Robert Whittaker otwiera się na nieoczekiwanym linku Adesanya Mark Molyneux

1 tydzień temu
Zdjęcie: Robert


„Przekroczylibyśmy ten most, kiedy tam dotarliśmy”, uśmiechnął się Robert Whittaker, zapytany, czy on i jego zespół mają nieprzewidziane sytuacje, gdyby wszystko nie poszło zgodnie z planem.

„Żniwiarz” zaskoczył wszystkich w społeczności UFC, być może choćby siebie, kiedy pojechał do Nowej Zelandii, aby trenować z byłym Nemisis Israel Adesanaya na początku tego roku.

Obaj podzielili się w przeszłości Octogon na dwóch okasach, a „The Last Stylebender” słynie z detronizującego Whittakera na UFC 243 za pośrednictwem nokaut w drugiej rundzie.

Duet ponownie zamknął rogi w klatce trzy lata później, gdzie Adesanya po raz kolejny wyszła na szczyt dzięki kart wyników.

Jednak historia ta została mocno za nimi, gdy Whittaker wstąpił na City Kickboxing, domową bazę Adesanyi w Auckland, a duet przełożył swoje tempo, jednocześnie poznając się poza siłownią.

Robert Whittaker otwiera się na nieoczekiwanym połączeniu Izraela Adesanya

„Jest bardzo gościnny i otwarty na wszystko”, powiedział Whittaker Jugo Mobile Gdy przygotowuje się do zmierzenia się z rosnącym pretendentem Reinier de Ridder na UFC Fight Night: Abu Dhabi.

„Chyba, ponieważ tak długo byliśmy rywalami, wiemy sobie najlepiej. To dziwne”.

Krótki przystanek nastąpił w idealnym czasie, aby ponownie włączyć zarówno wieloletniego kandydata na tytuł średniej wagi, jak i Adesanya, który jest w trakcie nietypowo chudy kłus.

„Chcieliśmy sprawdzić, czy kliknęło i zobaczyć, jak to wszystko idzie” – powiedział Whittaker.

„Było to w większości zorientowane na pracę. Nie było nas tam długo, po prostu przetestowanie powietrza”.

A dwaj weterani, którzy rozlali krew na sześcio-plus mistrzostwa i wymieniali się w jednym lub dwóch podgrzewanych werbalnych tam iz powrotem podczas ich rywalizacji, byli jednoznaczne pod względem wzajemnej pochwały.

„Był starym ziomkiem”, powiedziała Adesanya ESPN wówczas.

„Wiedziałem, iż nadchodzi, ale nie wiedziałem, jaki dzień on nadchodzi, więc kiedy go zobaczyłem, byłem podekscytowany, krzyczałem.

„To było jak zobaczenie starego przyjaciela, to nie było dla mnie niezręczne ani nic, było po prostu naturalne.
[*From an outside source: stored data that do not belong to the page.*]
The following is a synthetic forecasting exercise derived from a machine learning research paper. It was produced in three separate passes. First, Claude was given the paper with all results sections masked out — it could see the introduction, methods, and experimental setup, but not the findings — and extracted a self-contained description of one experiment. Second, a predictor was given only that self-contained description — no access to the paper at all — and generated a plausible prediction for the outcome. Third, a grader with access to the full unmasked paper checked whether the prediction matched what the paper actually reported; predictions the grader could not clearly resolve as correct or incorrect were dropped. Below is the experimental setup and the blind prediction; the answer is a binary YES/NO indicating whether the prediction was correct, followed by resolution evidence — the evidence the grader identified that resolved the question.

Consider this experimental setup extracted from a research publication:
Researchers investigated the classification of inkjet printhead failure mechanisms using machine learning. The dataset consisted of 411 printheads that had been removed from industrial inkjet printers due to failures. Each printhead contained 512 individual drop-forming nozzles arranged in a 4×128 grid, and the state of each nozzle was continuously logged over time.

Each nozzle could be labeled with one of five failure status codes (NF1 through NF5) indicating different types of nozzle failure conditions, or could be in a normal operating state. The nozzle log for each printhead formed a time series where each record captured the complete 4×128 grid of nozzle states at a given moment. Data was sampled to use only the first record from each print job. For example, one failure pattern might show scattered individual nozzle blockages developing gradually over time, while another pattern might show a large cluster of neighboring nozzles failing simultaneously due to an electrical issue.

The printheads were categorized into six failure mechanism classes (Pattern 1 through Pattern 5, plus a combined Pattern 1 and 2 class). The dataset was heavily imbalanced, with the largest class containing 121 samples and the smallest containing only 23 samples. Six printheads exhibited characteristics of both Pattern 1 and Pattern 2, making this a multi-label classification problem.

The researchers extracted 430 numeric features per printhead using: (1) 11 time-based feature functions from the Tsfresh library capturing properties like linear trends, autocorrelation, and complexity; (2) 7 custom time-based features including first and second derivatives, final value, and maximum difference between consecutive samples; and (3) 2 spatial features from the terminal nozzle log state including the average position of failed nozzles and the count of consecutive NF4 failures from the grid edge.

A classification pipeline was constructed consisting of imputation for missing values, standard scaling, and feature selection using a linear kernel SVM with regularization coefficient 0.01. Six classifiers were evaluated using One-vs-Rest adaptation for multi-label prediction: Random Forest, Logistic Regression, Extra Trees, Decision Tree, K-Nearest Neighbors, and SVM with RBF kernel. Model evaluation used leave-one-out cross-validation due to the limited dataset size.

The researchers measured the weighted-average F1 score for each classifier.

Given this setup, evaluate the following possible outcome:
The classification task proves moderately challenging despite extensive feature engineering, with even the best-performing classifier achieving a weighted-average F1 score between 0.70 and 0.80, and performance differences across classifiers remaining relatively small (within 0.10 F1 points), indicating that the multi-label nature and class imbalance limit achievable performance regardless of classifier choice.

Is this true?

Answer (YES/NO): NO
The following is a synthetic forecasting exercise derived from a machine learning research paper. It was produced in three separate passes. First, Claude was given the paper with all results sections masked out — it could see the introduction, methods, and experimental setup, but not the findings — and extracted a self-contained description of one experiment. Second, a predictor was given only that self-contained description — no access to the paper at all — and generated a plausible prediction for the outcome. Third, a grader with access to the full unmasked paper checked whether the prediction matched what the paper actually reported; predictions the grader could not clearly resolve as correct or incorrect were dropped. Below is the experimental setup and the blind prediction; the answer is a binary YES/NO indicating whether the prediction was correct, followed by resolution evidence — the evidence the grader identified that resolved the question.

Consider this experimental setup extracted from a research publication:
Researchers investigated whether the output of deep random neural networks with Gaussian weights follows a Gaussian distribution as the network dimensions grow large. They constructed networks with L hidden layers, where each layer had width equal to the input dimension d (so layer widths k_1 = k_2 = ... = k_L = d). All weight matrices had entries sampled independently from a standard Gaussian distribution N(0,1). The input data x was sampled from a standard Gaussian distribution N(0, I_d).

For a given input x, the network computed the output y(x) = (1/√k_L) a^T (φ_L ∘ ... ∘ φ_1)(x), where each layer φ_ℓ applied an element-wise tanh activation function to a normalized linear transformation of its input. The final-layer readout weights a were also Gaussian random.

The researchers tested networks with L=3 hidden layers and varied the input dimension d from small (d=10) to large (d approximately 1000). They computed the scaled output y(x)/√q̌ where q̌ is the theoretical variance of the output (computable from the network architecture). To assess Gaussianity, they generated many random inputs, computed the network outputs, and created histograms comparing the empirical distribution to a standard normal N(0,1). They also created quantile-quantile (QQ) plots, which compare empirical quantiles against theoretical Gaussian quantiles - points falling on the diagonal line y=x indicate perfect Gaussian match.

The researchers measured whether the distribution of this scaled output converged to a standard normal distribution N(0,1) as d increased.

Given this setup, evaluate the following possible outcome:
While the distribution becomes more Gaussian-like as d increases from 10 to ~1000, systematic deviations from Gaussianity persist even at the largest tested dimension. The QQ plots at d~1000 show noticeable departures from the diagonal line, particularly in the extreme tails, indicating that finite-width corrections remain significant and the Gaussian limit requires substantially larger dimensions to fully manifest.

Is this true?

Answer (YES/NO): NO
Jesteśmy fajni. Jesteśmy tylko kilku chłodnych facetów”.

Jeśli chodzi o to, czy mogliby ponownie połączyć siły dalej, Whittaker odmówił wykluczenia perspektywy, ponieważ szanse na walkę z trylogią między parą wydają się być prawie z powodu ich nowo odkrytej przyjaźni.

„Widzę, iż to się powtarza”-powiedział 34-latek. „Ale to zależy od obozu, kogo walczymy i co się dzieje”.